**TASK OBJECTIVE**
Please transcribe, exactly, the line that contains "class: Mammalia" and every line after it to the end of the records, and nothing else.

►

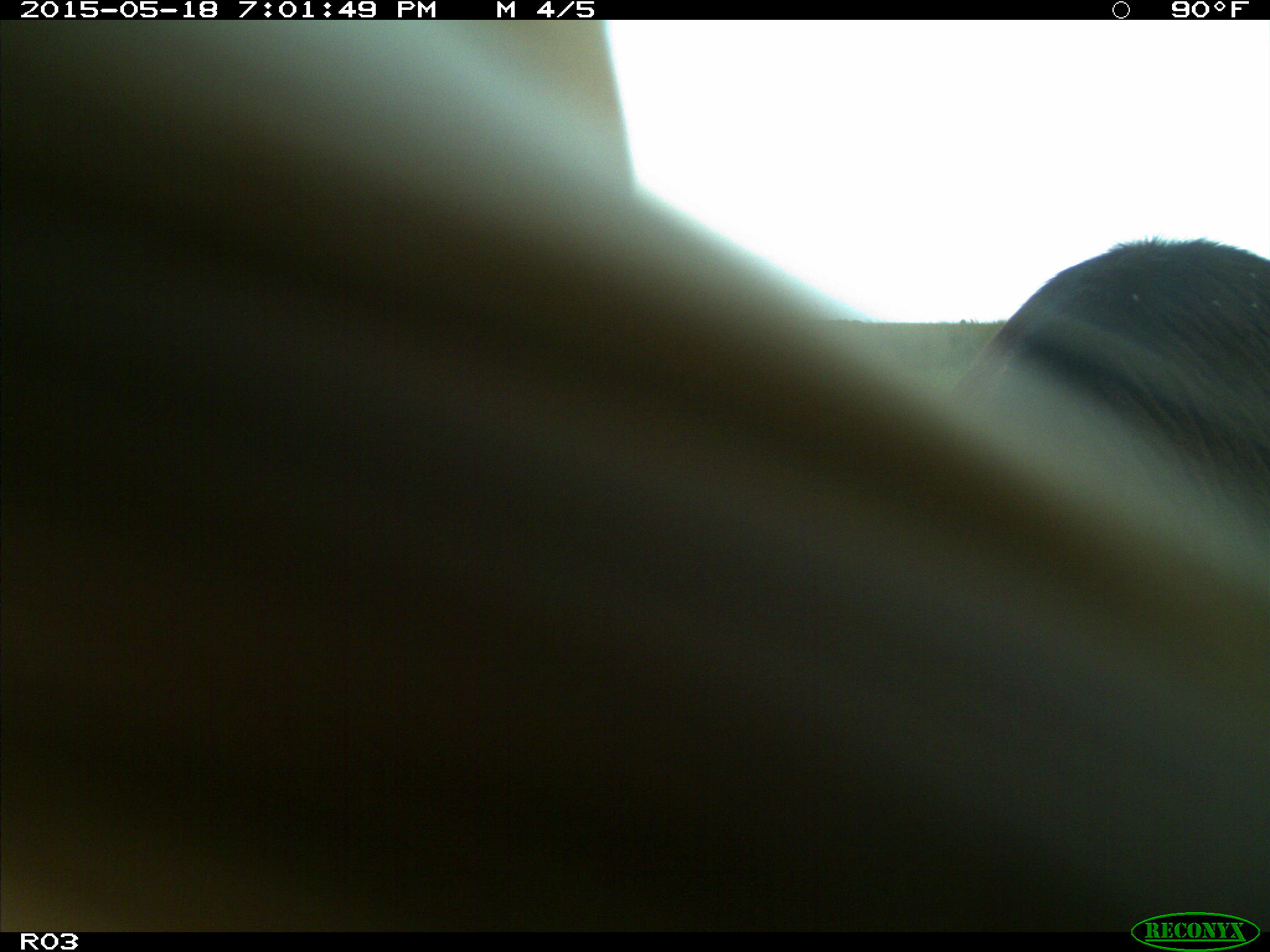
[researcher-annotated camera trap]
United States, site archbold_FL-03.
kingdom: Animalia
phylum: Chordata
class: Mammalia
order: Artiodactyla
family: Bovidae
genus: Bos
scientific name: Bos taurus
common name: domestic cow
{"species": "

◄

**EXERCISE OUTPUT**
class: Mammalia
order: Artiodactyla
family: Bovidae
genus: Bos
scientific name: Bos taurus
common name: domestic cow
{"species": "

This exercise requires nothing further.